Source extract:

┌────────

Two years after Apple first outlined its plans for a next-generation Siri, and following a $250 million lawsuit tied to its voice assistant, the company is finally preparing to bring its AI-powered Siri experience to iPhones, Macs, and even the Apple Vision Pro headset. During Monday’s WWDC keynote, Apple shared a range of new details about the long-awaited upgrade, which is designed to take advantage of hardware the company says was built specifically for Apple Intelligence.

For many users, however, AI still has a lot to prove.

Despite the rapid adoption of generative AI tools, there remains scepticism around their practical value in everyday life. Large language models continue to raise concerns about reliability; many people remain uncomfortable using AI for writing and creative work, and novelty features such as AI-generated avatars or stylised images have not convinced everyone that the technology is essential.

Still, there are moments when the promise of AI feels genuinely compelling.

└────────

Extracted material:
┌────────

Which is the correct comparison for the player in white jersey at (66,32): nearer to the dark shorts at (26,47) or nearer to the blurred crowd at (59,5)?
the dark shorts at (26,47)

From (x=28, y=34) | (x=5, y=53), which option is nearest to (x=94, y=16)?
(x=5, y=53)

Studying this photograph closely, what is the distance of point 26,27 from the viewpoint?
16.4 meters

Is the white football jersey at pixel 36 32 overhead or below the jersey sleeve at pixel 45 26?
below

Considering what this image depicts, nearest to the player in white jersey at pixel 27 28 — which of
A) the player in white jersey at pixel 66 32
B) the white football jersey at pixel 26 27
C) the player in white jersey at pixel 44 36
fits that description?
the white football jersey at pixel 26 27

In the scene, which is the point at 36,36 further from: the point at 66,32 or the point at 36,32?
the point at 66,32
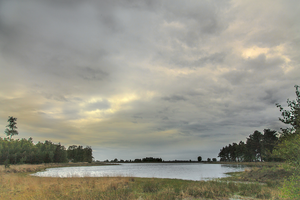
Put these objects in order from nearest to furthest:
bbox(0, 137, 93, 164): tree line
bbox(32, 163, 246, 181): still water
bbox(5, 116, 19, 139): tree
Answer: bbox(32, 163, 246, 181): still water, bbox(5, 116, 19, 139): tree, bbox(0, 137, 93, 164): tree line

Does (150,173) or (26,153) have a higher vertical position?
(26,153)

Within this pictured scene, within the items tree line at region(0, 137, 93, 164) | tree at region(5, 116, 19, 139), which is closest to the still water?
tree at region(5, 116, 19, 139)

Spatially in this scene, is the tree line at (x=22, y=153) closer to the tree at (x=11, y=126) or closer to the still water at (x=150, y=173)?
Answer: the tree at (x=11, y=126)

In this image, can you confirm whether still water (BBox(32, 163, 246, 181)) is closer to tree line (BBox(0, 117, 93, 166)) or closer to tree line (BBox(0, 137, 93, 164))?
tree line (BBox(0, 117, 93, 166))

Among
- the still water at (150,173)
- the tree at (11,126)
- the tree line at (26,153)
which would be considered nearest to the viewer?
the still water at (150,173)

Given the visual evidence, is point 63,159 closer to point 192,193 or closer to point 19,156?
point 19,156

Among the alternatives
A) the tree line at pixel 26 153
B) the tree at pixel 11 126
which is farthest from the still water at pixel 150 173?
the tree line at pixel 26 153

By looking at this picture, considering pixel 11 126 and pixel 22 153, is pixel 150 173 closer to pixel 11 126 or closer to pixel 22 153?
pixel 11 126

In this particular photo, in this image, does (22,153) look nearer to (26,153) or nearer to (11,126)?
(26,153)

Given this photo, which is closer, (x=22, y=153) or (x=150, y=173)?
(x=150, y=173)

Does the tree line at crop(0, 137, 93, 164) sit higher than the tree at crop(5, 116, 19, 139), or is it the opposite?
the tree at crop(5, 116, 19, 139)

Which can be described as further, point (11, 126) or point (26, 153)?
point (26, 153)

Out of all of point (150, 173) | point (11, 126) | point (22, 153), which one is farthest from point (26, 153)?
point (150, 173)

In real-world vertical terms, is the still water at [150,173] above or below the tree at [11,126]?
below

└────────

Requirements:
(a) Repeat the passage of the Siri upgrade article word for word, starting with "For many users, however, AI" and going on through "technology is essential.".
(b) Carry on writing the article about Apple's AI-powered Siri upgrade from where it stops.

Results in order:
(a)
For many users, however, AI still has a lot to prove.

Despite the rapid adoption of generative AI tools, there remains scepticism around their practical value in everyday life. Large language models continue to raise concerns about reliability; many people remain uncomfortable using AI for writing and creative work, and novelty features such as AI-generated avatars or stylised images have not convinced everyone that the technology is essential.

(b)
That feeling was evident during Apple’s demonstrations of the new Siri. The company presented a vision of an assistant that is constantly available, understands personal information across devices, and can help users manage the overwhelming number of conversations, notifications, and commitments spread across multiple apps.

The concept raises obvious questions about privacy and data access. Yet it also appeals to anyone who feels overwhelmed by the amount of information flowing through their phone every day.

The ideal AI assistant is not simply a voice command tool. Many users want something closer to a digital second brain — a system capable of anticipating needs, organising information, and surfacing important details before they are forgotten.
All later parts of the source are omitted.